> _Extract_

Unlike many other monitoring tools, Icinga does not include any internal mechanisms for checking the status of hosts and services on your network. Instead, Icinga relies on external programs (called plugins) to do all the dirty work.

Plugins are compiled executables or scripts (Perl scripts, shell scripts, etc.) that can be run from a command line to check the status or a host or service. Icinga uses the results from plugins to determine the current status of hosts and services on your network.

Icinga will execute a plugin whenever there is a need to check the status of a service or host. The plugin does something (notice the very general term) to perform the check and then simply returns the results to Icinga. Icinga will process the results that it receives from the plugin and take any necessary actions (sending out notifications, etc).

http://docs.icinga.org/latest/en/plugins.html

Parameters passing

check_command check_sampleargument1parameter5
                                |         |    +--------------------------------------+
                                |         +---------------------------------+         |
                                +---------------------------------+         |         |
                                                                  |         |         |
 Host macro ----------------------------------------+             |         |         |
                                                    |             |         |         |
 User macro --------+                               |             |         |         |
                    |                               |             |         |         |
 command_line      $USER1$/sample-plugin.pl -H $HOSTADDRESS$ -a $ARG1$ -p $ARG2$ -n $ARG3$

results in:

 /usr/local/icinga/libexec/sample-plugin.pl -H 192.168.1.2 -a argument1 -p parameter -n 5

There is check_command directive of service definition on top, command_line directive of command definition lower on the diagram and resulting executed plugin at the bottom part. $USERxx$ macros are defined in Bugweis:IcingaIntroduction#resource.cfg and $HOSTADDRESS$ macro is part of standard macros, their list and description can be found here http://docs.icinga.org/latest/en/macrolist.html .

Plugin usage

Some words about particular plugins

Nagios plugins official pack

Community created plugins

check_nrpe

  • This plugin needs special attention: retrieves only locally detectable data from NRPE daemon running on a remote server.

> _What you will do_
Carry on the piece about Icinga plugins from its last sentence, in the same style.

> _Data lines_
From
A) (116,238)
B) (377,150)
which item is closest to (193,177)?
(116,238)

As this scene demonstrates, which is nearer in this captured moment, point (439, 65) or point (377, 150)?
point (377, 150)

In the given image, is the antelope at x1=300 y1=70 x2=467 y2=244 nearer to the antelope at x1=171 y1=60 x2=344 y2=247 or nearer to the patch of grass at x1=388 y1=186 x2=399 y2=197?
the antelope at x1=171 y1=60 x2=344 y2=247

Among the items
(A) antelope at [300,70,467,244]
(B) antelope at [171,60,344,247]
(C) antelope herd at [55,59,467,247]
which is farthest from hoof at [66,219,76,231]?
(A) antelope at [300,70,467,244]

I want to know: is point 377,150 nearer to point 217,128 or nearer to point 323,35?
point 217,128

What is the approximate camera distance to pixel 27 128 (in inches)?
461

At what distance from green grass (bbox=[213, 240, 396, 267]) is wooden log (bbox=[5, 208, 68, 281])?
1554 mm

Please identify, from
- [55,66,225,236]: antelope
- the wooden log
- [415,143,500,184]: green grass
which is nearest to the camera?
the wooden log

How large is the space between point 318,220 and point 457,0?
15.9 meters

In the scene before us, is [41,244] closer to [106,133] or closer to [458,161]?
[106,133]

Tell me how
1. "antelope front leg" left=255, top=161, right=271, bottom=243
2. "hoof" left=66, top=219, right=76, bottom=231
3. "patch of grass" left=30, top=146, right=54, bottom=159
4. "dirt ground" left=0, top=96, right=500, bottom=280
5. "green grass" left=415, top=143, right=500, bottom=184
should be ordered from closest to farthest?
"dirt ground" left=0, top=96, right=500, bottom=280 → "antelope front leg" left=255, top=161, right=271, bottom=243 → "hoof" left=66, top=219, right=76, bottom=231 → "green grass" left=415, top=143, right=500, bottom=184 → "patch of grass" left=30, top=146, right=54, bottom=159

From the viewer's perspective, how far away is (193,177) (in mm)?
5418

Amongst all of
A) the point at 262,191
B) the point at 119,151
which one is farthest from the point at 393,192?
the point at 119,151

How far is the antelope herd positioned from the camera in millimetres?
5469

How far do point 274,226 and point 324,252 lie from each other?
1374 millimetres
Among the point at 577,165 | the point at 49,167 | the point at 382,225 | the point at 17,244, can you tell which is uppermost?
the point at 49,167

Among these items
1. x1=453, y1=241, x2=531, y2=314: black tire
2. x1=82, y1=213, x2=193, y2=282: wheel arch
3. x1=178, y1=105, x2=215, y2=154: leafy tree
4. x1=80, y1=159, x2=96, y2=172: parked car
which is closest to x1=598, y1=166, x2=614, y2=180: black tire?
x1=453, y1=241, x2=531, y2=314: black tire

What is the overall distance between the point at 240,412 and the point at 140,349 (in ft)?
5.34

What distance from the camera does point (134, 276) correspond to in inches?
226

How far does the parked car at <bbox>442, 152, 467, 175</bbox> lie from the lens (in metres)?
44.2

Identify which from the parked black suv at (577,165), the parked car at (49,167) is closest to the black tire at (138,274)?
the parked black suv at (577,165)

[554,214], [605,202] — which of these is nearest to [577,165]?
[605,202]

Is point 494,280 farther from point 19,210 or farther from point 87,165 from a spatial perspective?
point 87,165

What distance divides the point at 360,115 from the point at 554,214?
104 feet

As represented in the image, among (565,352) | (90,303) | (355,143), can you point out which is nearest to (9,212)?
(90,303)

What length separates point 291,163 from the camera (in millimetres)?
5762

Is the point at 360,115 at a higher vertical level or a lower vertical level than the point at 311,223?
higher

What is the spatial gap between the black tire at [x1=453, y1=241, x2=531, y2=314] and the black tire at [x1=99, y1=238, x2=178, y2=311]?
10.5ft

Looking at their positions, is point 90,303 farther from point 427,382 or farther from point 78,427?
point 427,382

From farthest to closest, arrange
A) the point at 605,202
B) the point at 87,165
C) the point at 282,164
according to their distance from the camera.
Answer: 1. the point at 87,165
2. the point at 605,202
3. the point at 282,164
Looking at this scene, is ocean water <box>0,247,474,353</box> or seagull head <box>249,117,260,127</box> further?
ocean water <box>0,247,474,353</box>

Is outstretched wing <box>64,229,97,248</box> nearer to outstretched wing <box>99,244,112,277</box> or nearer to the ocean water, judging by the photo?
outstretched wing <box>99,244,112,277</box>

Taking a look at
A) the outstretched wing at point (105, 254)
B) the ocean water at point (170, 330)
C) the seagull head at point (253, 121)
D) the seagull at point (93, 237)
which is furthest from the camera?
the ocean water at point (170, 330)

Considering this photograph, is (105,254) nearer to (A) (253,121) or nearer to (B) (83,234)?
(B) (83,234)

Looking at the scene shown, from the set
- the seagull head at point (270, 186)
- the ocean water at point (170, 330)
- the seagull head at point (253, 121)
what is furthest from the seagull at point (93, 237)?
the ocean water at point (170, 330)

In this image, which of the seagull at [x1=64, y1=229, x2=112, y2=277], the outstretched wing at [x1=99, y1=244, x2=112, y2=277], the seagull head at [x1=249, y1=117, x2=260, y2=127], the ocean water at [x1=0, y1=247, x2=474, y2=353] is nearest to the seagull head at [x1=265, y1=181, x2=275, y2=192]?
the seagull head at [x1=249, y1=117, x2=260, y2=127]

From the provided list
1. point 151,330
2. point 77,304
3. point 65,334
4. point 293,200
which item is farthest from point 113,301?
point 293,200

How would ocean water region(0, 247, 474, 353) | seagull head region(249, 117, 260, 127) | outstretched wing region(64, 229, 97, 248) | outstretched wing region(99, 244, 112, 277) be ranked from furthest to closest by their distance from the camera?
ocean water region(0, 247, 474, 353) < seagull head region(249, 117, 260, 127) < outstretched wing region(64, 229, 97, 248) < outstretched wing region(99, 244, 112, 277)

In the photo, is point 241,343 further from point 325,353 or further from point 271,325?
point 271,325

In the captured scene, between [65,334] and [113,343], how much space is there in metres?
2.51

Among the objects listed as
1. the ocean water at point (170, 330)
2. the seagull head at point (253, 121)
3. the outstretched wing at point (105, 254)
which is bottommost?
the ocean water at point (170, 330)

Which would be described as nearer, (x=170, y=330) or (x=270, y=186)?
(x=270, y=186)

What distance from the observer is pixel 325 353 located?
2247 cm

> _Result below_
  • $ARG1$ stands for a remotely defined command to execute
define command{
   command_name check_remote
   command_line $USER1$/check_nrpe -H $HOSTADDRESS$ -c $ARG1$
}

https://www.monitoringexchange.org/wiki/Plugin:check_nrpe

Additional information on this topic can be found here Bugweis:IcingaIntroduction#NRPE.

NRPE

Nrpe.png

Nagios Remote Plugin Executor (or NRPE for short) is an addon used to execute plugins to monitor "local" resources on remote Linux or Unix systems. Some resources cannot (or should not) be monitored via SNMP or using other agents across the network so you have to check them using programs installed locally on the machines to be monitored and transmit the results back to the Icinga server.

Installation

  • nagios-plugins
sudo apt-get install nagios-plugins
  • nagios-nrpe-server
sudo apt-get install nagios-nrpe-server
  • External system utilities needed to obtain checked object status like iostat, bc, smartmontools, etc.
sudo apt-get install sysstat bc smartmontools

Configuration

  • Edit /etc/nagios/nrpe.cfg

Important settings:

  • Adjust port if server is behind a firewall / router
server_port=5666
  • Add monitoring server's IP; localhost IP is still useful for plugins testing
allowed_hosts=31.31.73.149,127.0.0.1
  • Adjust time for plugins to be allowed to complete in time (before nrpe daemon returns response to monitoring server)
command_timeout=60
  • Server specific command definitions go here. All these local plugins are executed remotely by monitoring server.
  • Note the /usr/bin/sudo prefix. Some plugins need superuser privileges to retrieve its data (for example check_smart, check_raid, check_rdiff). We should make sure nagios user is among sudoers also; if not, add line nagios ALL=(ALL) NOPASSWD: /usr/lib/nagios/plugins/ into /etc/sudoers.
command[check_apt]=/usr/lib/nagios/plugins/check_apt
command[check_load]=/usr/lib/nagios/plugins/check_load -w 15,10,5 -c 30,25,20
command[check_raid]=/usr/bin/sudo /usr/lib/nagios/plugins/check_raid0
...
  • Don't forget to restart the daemon after the config has been changed!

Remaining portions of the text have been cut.